TORONTO – The man considered Canada’s ambassador of amateur sports, who brought football, figure skating and the Olympic Games into the nation’s living rooms, has died.

Johnny Esaw died Saturday in Toronto after suffering from respiratory problems, his former employer CTV said Sunday.

The award-winning sportscaster was a longtime member of Canada’s Sports Hall of Fame, which describes him as “a pioneer, an innovator, and a fervent supporter of our nation’s sporting achievements.”

Esaw “was at the forefront of sports broadcasting in Canada and around the world for more than 40 years,” the organization says.

He was inducted into the Order of Canada in 2004.

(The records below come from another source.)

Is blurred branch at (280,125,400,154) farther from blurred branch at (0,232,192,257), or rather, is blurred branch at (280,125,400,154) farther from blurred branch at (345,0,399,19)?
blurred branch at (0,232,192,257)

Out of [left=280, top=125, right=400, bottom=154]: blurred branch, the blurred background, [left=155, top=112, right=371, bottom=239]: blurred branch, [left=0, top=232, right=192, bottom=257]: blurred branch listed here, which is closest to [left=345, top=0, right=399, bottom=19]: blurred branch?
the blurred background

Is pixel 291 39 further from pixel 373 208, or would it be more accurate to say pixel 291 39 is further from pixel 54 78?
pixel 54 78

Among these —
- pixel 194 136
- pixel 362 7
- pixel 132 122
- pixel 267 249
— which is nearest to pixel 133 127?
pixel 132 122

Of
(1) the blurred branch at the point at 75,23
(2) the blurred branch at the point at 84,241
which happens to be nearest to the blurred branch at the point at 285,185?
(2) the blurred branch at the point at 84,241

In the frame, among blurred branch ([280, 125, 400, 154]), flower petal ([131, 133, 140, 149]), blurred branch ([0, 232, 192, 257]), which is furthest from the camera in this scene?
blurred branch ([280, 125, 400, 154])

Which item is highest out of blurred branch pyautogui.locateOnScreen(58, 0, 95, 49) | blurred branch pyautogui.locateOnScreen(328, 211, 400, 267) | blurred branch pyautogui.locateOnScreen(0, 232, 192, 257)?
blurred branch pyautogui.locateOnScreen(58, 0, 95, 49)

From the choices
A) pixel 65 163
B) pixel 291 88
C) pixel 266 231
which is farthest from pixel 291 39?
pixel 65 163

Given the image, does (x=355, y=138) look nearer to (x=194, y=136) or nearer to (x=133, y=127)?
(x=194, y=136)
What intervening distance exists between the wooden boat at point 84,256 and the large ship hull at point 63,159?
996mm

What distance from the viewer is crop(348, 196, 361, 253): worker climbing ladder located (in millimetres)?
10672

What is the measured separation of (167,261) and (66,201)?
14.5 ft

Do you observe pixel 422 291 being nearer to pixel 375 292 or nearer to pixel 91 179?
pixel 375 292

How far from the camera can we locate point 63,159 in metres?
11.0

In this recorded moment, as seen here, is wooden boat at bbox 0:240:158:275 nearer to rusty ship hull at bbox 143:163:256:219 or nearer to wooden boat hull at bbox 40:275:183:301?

Born in North Battleford, Sask., Esaw started his radio career in his home province before moving east.

He made the switch to TV in the 1960s, becoming sports director for CTV’s Toronto station.

The first colour telecast of a hockey game — from Vienna — was produced by Esaw in 1967.

The beloved broadcaster also convinced the network to carry figure skating at a time when hockey was king, saying the sport would appeal to viewers.

The move earned him the recognition of the Canadian FIgure Skating Association, which continues to dole out a bursary in his name.

Esaw rose through the ranks until landing the role of vice-president of CTV Sports in 1974, a job he held for 16 years before he retired.